By late Tuesday afternoon, at least 237 people --many of them had been waiting hours -- had been rescued during a ground and air rescue mission headed by the OPP and aided by Canadian Forces, Lambton County Emergency Services, the Ministry of Transportation and volunteer snowmobile clubs.

Tuesday evening, police were still out on the freeway, "double-checking" to be sure nobody was left in any of the more than 200 vehicles stranded in the snow squalls that started Monday, said OPP Const. Liz Melvin.

The tired and cold motorists spent the night in their vehicles through the extended whiteout, in many cases sharing their rides to save energy and heat.

But the helicopters were having trouble helping in the rescue operations due to weather conditions.

While police advised residents travel was virtually impossible in many areas, tow trucks and road crews slowly began to make headway in restoring service by Tuesday afternoon.

David Beath was among the first to be rescued after spending 26 hours trapped in his car.

"When traffic stopped (Monday morning), I thought it was just an accident and I didn't think too much of it," said Beath, a food and beverage manager for Best Western in London.

"Then as time went on and we weren't moving and the weather got worse I realized this was something bad.

"When the sun went down, I thought to myself, 'Oh man, this is going to be a long night,'" he said. "I woke up a couple times shivering, so I turned the car back on.
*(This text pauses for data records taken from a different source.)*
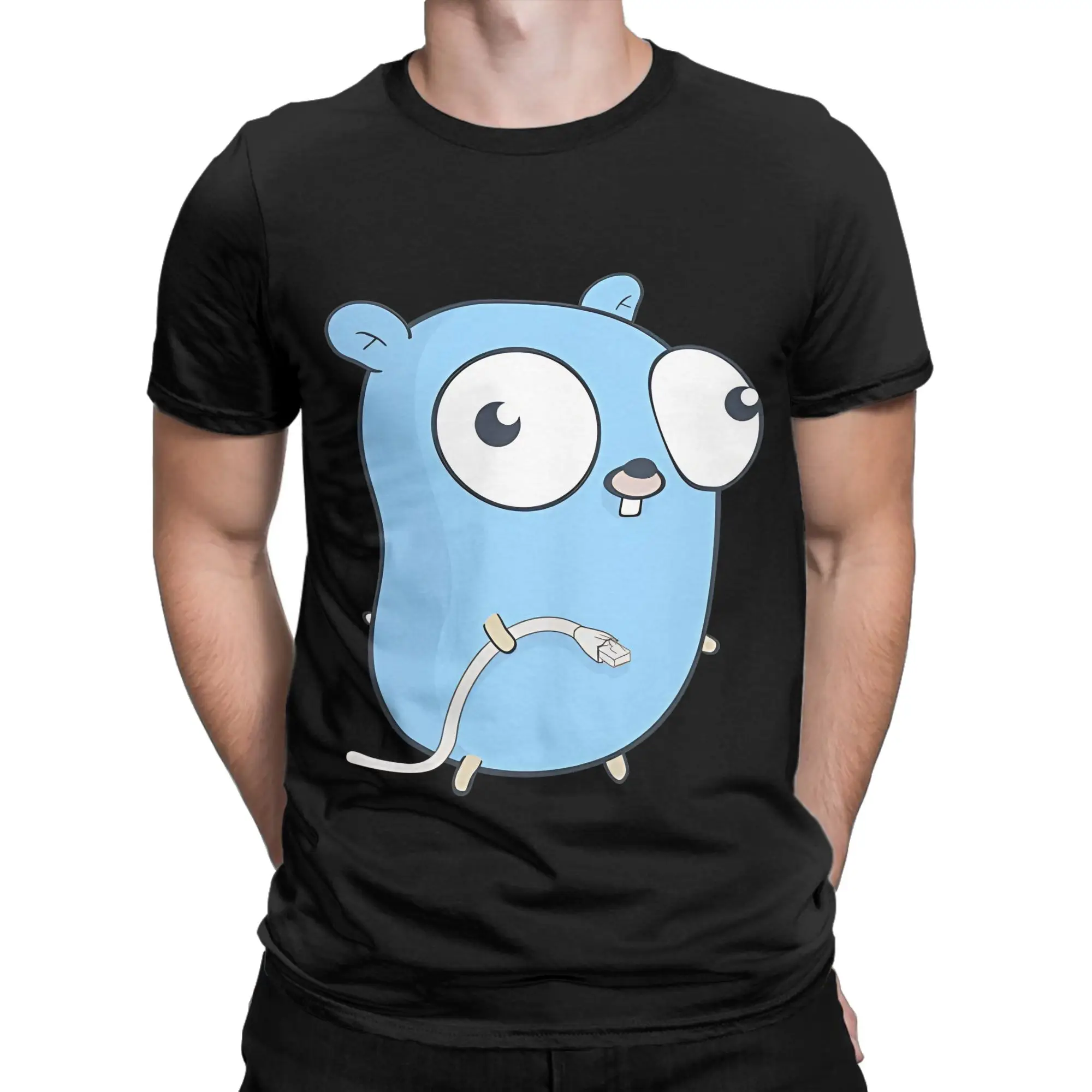 Golang Gopher Logo side Novelty 100% Cotton T-Shirt gopher Tees Tops For Men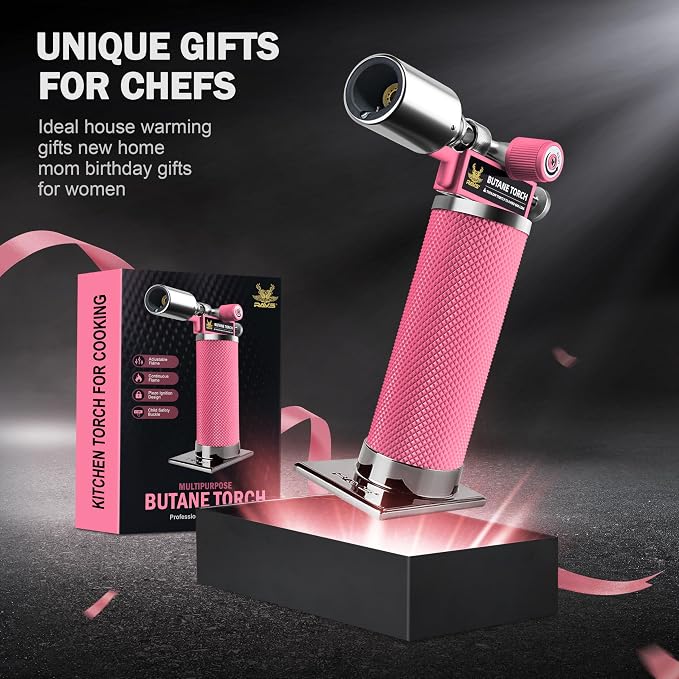 RAVS Butane Torch, Premium Metal Pink Torch Lighter with Adjustable Flame & Safety Buckle, Food Torch for Baking, BBQ, Desserts, Unique Gifts for Women, Butane Fuel Not Included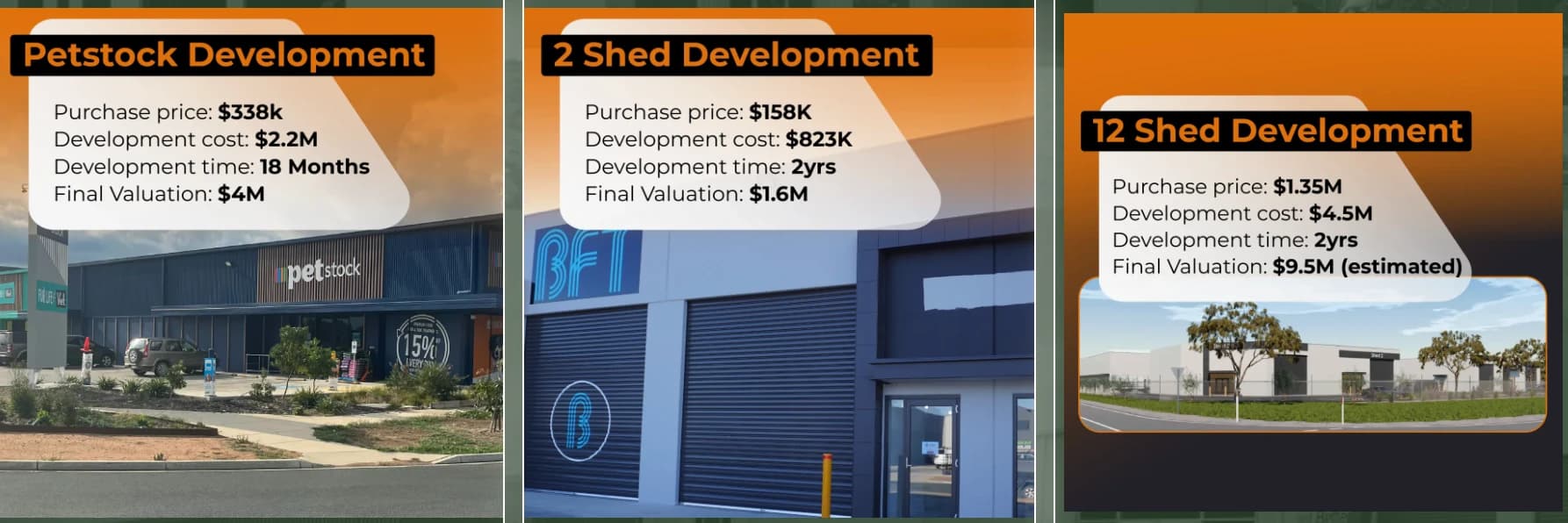 Petstock Development, 2 Shed Development, 12 Shed Development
But it would take 20 minutes or so to warm up because I was just sitting there.

"It was pretty cold. I could see other cars but most people were staying inside, like the radio was telling us to do. There was one trucker who came by about 10 p.m. letting people know that if they were running out of gas they could jump in his truck because he had enough gas to go all night."

In the morning, he said people began to get out of their cars and dig themselves out. Soon some of the trucks were able to break through the bigger drifts, and he was able to follow in their tracks.

Other had help from police while some nearby residents opened their doors to the stranded.

"The people of this town are really coming together. They've given us blankets, warm clothes, food. There's a couple here who have brought us into their home. We could be here for another day," said Robert Williams, who was driving a U-Haul with his wife and their two-month-old infant, in the process of moving from Ontario to Iowa, when they became stuck in the snow.

"The couple won't let us do anything to repay them. They're such nice people."

As the 402 remained closed from the Bluewater Bridge in Sarnia to the Hwy, 401 near London Tuesday night, London braced for an expected "clobbering."

"We can see on the radar there is heavier activity to the west and the east, but there is lots more activity to come," said Environment Canada's Geoff Coulson.

"If a band does lock in, there is potential for 15 to 20 cm of fresh snow tonight, another 15 cm on Wednesday," he said.

"This one is going to be a situation where the officials in the city will have to watch the radar closely," he warned.

The storm also hammered Quebec and Atlantic Canada.

In southern Quebec, whiteout conditions slowed traffic to a crawl in many areas.

In the Gaspe region in eastern Quebec, where temperatures have been milder, heavy rain and violent winds prompted civil security officials to issue storm-surge warnings. Wind gusts topped 110 km/h in some areas, and residents in coastal areas braced for storm surges.

Landslides blocked two regional highways there.

In Nova Scotia, the roof of a seniors' centre caved in, schools were closed in Labrador, heavy rains caused waist-deep flooding in parts of New Brunswick and schools remained closed across the region.

As many as 70,000 people were without power across the Maritime provinces.

Toronto's Pearson International Airport reported flights to the Atlantic region and southern Ontario were cancelled or delayed Tuesday.

Travellers are advised to call ahead to check on the status of their flights before leaving for the airport.

Airports in Atlantic Canada reported similar delays.